Attribution Consideration: Meta often appears disproportionately effective during sales periods, as faster customer actions and conversions amplify platform-reported performance. It’s important to account for this dynamic when setting targets or making budget allocation decisions based on ad-platform or website data, to avoid overvaluing short-term spikes at the expense of sustained growth.
The Attribution Triangle: Getting the Complete Picture
No single measurement approach gives you the full story of marketing performance. The key to better decision making is to combine three complementary measurement approaches, and analyse them within the context of your business.

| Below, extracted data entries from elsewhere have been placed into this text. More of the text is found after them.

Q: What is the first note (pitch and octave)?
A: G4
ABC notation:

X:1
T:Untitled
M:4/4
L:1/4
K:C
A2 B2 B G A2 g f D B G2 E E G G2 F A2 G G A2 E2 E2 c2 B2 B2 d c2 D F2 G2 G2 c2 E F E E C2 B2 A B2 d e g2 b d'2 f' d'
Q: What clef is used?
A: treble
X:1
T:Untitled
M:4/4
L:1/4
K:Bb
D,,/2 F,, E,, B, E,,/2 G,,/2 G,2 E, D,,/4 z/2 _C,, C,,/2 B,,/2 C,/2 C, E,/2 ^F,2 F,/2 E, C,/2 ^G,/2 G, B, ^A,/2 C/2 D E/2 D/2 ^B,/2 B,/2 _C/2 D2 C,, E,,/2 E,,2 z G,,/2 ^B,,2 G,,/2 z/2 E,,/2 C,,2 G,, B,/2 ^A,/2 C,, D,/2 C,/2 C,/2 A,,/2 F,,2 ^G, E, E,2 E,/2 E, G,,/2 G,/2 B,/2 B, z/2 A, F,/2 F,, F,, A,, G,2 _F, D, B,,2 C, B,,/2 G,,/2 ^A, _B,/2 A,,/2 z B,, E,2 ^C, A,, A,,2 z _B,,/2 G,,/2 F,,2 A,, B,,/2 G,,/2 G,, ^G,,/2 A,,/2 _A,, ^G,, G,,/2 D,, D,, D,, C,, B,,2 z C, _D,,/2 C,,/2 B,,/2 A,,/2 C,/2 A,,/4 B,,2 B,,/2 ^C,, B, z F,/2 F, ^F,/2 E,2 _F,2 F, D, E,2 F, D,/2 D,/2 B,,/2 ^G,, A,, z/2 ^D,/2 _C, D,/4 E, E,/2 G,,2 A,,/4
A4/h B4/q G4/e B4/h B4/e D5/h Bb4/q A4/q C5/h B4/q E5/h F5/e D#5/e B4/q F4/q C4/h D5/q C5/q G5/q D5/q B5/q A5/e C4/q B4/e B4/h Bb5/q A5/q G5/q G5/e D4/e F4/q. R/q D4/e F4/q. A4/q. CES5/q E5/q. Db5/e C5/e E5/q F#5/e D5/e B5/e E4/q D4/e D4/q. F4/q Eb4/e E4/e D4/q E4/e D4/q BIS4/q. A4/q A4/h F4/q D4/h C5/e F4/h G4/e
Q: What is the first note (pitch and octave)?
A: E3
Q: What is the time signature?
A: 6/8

The Three Points of Evidence
Platform Data (Touchpoint Attribution) provides real-time feedback that’s excellent for day-to-day optimisation within channels and tactical adjustments like creative testing. However, it struggles to compare very different channel types, such as Google Search versus Meta ads. Tools like Google Analytics, platform reporting, and advanced attribution solutions like Triple Whale and North Beam fall into this category.
Media Mix Modeling (MMM) helps with strategic budget allocation between channels by capturing the full funnel effect, including impression-driven conversions that touchpoint attribution misses. It requires rich data with significant budget mix changes over time and must carefully account for external factors like seasonality, promotions, and market conditions to provide valid insights.
Experimentation validates causal relationships and tests new approaches, providing definitive proof of what’s working. It’s essential for confirming MMM insights and testing hypotheses before making significant strategic changes.
The Foundation: Business Context
All three measurement approaches must be interpreted in the context of market conditions, your competitive landscape, business objectives, historical performance, and a timeline of events that impact marketing performance, such as PR mentions or influencer posts.